• Consigne: Recopiez à l'identique toutes les entrées ci-dessous, sans reprendre les images dans votre réponse.

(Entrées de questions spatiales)
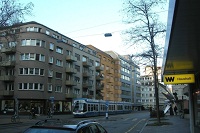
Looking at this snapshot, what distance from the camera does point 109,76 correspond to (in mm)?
96688

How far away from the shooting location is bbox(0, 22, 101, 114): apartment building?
51.2 metres

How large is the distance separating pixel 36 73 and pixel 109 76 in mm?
47222

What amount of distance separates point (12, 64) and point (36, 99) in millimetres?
8095

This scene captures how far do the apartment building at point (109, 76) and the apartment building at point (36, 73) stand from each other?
28.1 metres

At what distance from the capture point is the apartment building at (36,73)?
51.2 meters

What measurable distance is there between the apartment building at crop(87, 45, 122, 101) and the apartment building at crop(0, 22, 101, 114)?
28081 millimetres

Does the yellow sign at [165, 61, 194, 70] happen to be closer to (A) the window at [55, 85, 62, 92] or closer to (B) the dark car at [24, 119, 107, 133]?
(B) the dark car at [24, 119, 107, 133]

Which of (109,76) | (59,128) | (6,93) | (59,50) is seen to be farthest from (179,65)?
(109,76)

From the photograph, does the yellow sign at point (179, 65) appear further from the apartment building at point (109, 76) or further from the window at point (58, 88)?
the apartment building at point (109, 76)

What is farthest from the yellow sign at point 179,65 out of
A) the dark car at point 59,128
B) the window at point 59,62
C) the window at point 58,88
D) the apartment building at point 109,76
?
the apartment building at point 109,76

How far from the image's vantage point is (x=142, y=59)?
27.8 meters

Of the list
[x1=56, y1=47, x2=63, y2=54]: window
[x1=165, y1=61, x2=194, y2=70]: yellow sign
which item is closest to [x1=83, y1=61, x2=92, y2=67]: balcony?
[x1=56, y1=47, x2=63, y2=54]: window

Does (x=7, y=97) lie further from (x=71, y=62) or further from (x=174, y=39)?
(x=174, y=39)

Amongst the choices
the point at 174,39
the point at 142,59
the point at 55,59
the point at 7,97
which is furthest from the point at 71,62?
the point at 174,39
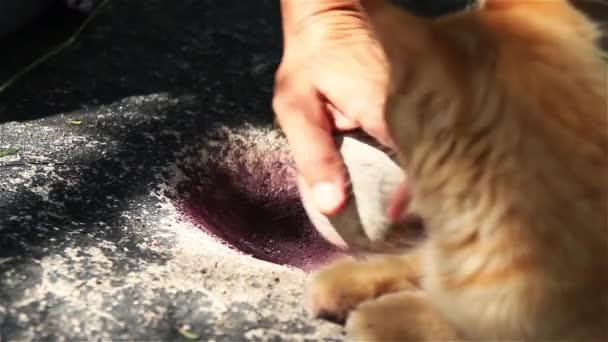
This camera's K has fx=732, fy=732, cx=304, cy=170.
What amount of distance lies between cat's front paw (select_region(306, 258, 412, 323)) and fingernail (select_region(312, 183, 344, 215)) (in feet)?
0.30

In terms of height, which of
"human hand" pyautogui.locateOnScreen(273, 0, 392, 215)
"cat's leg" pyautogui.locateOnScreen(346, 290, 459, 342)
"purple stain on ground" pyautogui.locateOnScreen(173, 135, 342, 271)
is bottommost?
"purple stain on ground" pyautogui.locateOnScreen(173, 135, 342, 271)

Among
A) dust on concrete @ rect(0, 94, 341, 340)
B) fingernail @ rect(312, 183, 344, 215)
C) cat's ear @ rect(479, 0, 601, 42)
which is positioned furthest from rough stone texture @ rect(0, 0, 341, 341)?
cat's ear @ rect(479, 0, 601, 42)

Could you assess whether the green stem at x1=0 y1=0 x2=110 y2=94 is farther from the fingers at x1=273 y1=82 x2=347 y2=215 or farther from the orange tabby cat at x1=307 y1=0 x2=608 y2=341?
the orange tabby cat at x1=307 y1=0 x2=608 y2=341

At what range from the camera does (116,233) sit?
50.5 inches

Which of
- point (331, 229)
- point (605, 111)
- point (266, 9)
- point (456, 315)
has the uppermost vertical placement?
point (605, 111)

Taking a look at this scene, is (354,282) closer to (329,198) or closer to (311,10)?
(329,198)

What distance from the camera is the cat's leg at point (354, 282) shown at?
110 centimetres

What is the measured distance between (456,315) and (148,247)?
1.86ft

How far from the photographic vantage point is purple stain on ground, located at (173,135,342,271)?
Answer: 155cm

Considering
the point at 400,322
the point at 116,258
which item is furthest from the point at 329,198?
the point at 116,258

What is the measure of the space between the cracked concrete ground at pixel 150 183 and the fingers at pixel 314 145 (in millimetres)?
166

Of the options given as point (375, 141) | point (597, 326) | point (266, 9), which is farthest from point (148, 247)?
point (266, 9)

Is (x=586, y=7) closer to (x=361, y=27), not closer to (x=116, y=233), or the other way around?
(x=361, y=27)

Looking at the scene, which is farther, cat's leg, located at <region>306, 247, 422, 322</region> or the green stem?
the green stem
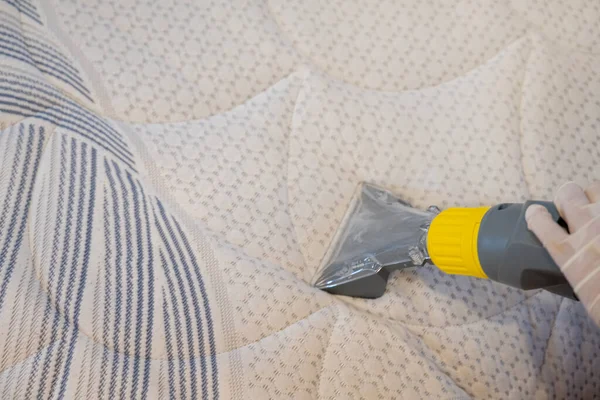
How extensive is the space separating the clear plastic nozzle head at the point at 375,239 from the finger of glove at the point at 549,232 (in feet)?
0.34

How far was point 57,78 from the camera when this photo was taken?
0.55 metres

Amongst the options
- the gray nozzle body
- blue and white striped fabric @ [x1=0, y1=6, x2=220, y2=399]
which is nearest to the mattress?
blue and white striped fabric @ [x1=0, y1=6, x2=220, y2=399]

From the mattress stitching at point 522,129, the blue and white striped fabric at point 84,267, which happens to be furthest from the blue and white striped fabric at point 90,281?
the mattress stitching at point 522,129

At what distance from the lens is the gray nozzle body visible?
15.6 inches

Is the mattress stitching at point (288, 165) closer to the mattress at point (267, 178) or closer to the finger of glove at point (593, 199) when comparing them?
the mattress at point (267, 178)

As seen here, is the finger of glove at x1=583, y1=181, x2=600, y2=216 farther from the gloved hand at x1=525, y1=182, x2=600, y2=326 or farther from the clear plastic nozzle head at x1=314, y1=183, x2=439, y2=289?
the clear plastic nozzle head at x1=314, y1=183, x2=439, y2=289

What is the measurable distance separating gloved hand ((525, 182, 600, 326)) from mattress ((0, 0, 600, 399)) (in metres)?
0.17

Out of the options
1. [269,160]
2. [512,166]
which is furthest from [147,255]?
[512,166]

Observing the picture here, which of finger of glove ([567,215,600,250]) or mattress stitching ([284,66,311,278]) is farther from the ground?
mattress stitching ([284,66,311,278])

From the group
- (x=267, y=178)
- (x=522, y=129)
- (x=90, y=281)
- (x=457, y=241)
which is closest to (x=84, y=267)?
(x=90, y=281)

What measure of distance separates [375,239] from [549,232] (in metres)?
Answer: 0.18

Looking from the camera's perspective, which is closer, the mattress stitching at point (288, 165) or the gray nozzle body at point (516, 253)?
the gray nozzle body at point (516, 253)

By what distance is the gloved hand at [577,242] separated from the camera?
0.37 meters

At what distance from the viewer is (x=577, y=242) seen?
0.38 meters
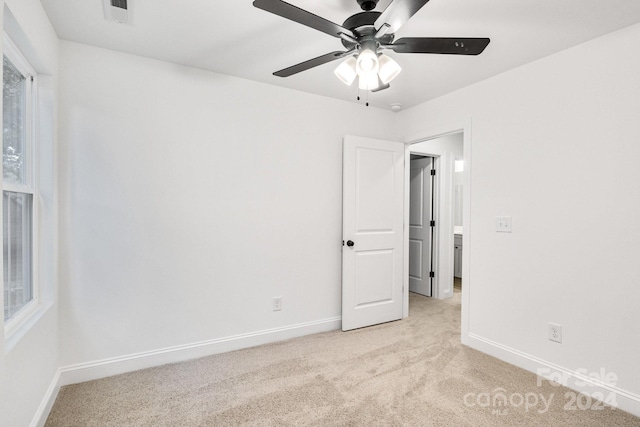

• Corrigé:
Looking at this snapshot, what distance from the camera does point 109,76 correspond to (in mm)?
96688

How far away from the shooting location is bbox(0, 22, 101, 114): apartment building?
51.2 metres

How large is the distance separating pixel 36 73 and pixel 109 76 in mm?
47222

What amount of distance separates point (12, 64) and point (36, 99) in millimetres?
8095

This scene captures how far do the apartment building at point (109, 76) and the apartment building at point (36, 73) stand from each other?
28.1 metres

At what distance from the capture point is the apartment building at (36,73)?
51.2 meters

What measurable distance is there between the apartment building at crop(87, 45, 122, 101) and the apartment building at crop(0, 22, 101, 114)?
28081 millimetres

Does the yellow sign at [165, 61, 194, 70] happen to be closer to (A) the window at [55, 85, 62, 92] or closer to (B) the dark car at [24, 119, 107, 133]?
(B) the dark car at [24, 119, 107, 133]

Which of (109,76) | (59,128) | (6,93) | (59,50) is seen to be farthest from (179,65)?
(109,76)

From the photograph, does the yellow sign at point (179, 65) appear further from the apartment building at point (109, 76) or further from the window at point (58, 88)?
the apartment building at point (109, 76)

What is farthest from the yellow sign at point 179,65 out of
A) the dark car at point 59,128
B) the window at point 59,62
C) the window at point 58,88
D) the apartment building at point 109,76
?
the apartment building at point 109,76

How far from the image's vantage point is (x=142, y=59)?
27.8 meters

Of the list
[x1=56, y1=47, x2=63, y2=54]: window
[x1=165, y1=61, x2=194, y2=70]: yellow sign
which item is closest to [x1=83, y1=61, x2=92, y2=67]: balcony?
[x1=56, y1=47, x2=63, y2=54]: window

Does (x=7, y=97) lie further from (x=71, y=62) or further from (x=174, y=39)?
(x=174, y=39)

Amongst the choices
the point at 174,39
the point at 142,59
the point at 55,59
the point at 7,97
which is furthest from the point at 71,62?
the point at 174,39
This camera's K has fx=732, fy=732, cx=304, cy=170.
What amount of distance lies between cat's front paw (select_region(306, 258, 412, 323)) and fingernail (select_region(312, 183, 344, 215)) (in feet)?
0.30

In terms of height, which of
"human hand" pyautogui.locateOnScreen(273, 0, 392, 215)
"cat's leg" pyautogui.locateOnScreen(346, 290, 459, 342)
"purple stain on ground" pyautogui.locateOnScreen(173, 135, 342, 271)
is bottommost?
"purple stain on ground" pyautogui.locateOnScreen(173, 135, 342, 271)

Among
A) dust on concrete @ rect(0, 94, 341, 340)
B) fingernail @ rect(312, 183, 344, 215)
C) cat's ear @ rect(479, 0, 601, 42)
which is positioned furthest from rough stone texture @ rect(0, 0, 341, 341)?
cat's ear @ rect(479, 0, 601, 42)

Could you assess whether the green stem at x1=0 y1=0 x2=110 y2=94 is farther from the fingers at x1=273 y1=82 x2=347 y2=215 or farther from the orange tabby cat at x1=307 y1=0 x2=608 y2=341?
the orange tabby cat at x1=307 y1=0 x2=608 y2=341

At what range from the camera does (116,233) sit?
50.5 inches

Which of
- point (331, 229)
- point (605, 111)
- point (266, 9)
- point (456, 315)
has the uppermost vertical placement?
point (605, 111)

Taking a look at this scene, is (354,282) closer to (329,198) or closer to (311,10)?
(329,198)

What distance from the camera is the cat's leg at point (354, 282) shown at?
110 centimetres

What is the measured distance between (456,315) and (148,247)?
1.86ft

How far from the photographic vantage point is purple stain on ground, located at (173,135,342,271)?
Answer: 155cm

Considering
the point at 400,322
the point at 116,258
which item is furthest from the point at 329,198?
the point at 116,258

What is the measure of the space between the cracked concrete ground at pixel 150 183 and the fingers at pixel 314 145 (in millimetres)?
166

Of the options given as point (375, 141) | point (597, 326) | point (266, 9), which is farthest from point (148, 247)?
point (266, 9)

Is (x=586, y=7) closer to (x=361, y=27), not closer to (x=116, y=233), or the other way around?
(x=361, y=27)

Looking at the scene, which is farther, cat's leg, located at <region>306, 247, 422, 322</region> or the green stem?
the green stem
How extensive is the space separating the clear plastic nozzle head at the point at 375,239 from the finger of glove at the point at 549,232 (in feet)?
0.34

How far was point 57,78 from the camera when this photo was taken?
0.55 metres

Amongst the options
- the gray nozzle body
- blue and white striped fabric @ [x1=0, y1=6, x2=220, y2=399]
which is nearest to the mattress?
blue and white striped fabric @ [x1=0, y1=6, x2=220, y2=399]

From the mattress stitching at point 522,129, the blue and white striped fabric at point 84,267, which happens to be furthest from the blue and white striped fabric at point 90,281?
the mattress stitching at point 522,129

At what distance from the lens is the gray nozzle body visible?
15.6 inches

Is the mattress stitching at point (288, 165) closer to the mattress at point (267, 178) or closer to the finger of glove at point (593, 199) when comparing them?
the mattress at point (267, 178)

As seen here, is the finger of glove at x1=583, y1=181, x2=600, y2=216 farther from the gloved hand at x1=525, y1=182, x2=600, y2=326 or farther from the clear plastic nozzle head at x1=314, y1=183, x2=439, y2=289?
the clear plastic nozzle head at x1=314, y1=183, x2=439, y2=289

What is the measurable distance separating gloved hand ((525, 182, 600, 326)) from mattress ((0, 0, 600, 399)) (in metres)?
0.17

Out of the options
1. [269,160]
2. [512,166]
which is furthest from [147,255]?
[512,166]

Observing the picture here, which of finger of glove ([567,215,600,250]) or mattress stitching ([284,66,311,278]) is farther from the ground?
mattress stitching ([284,66,311,278])

From the group
- (x=267, y=178)
- (x=522, y=129)
- (x=90, y=281)
- (x=457, y=241)
which is closest to (x=84, y=267)?
(x=90, y=281)

What measure of distance separates [375,239] from [549,232] (in metres)?
Answer: 0.18

Looking from the camera's perspective, which is closer, the mattress stitching at point (288, 165) or the gray nozzle body at point (516, 253)?
the gray nozzle body at point (516, 253)

By what distance is the gloved hand at [577,242] separated from the camera?
0.37 meters

At what distance from the viewer is (x=577, y=242) seen?
0.38 meters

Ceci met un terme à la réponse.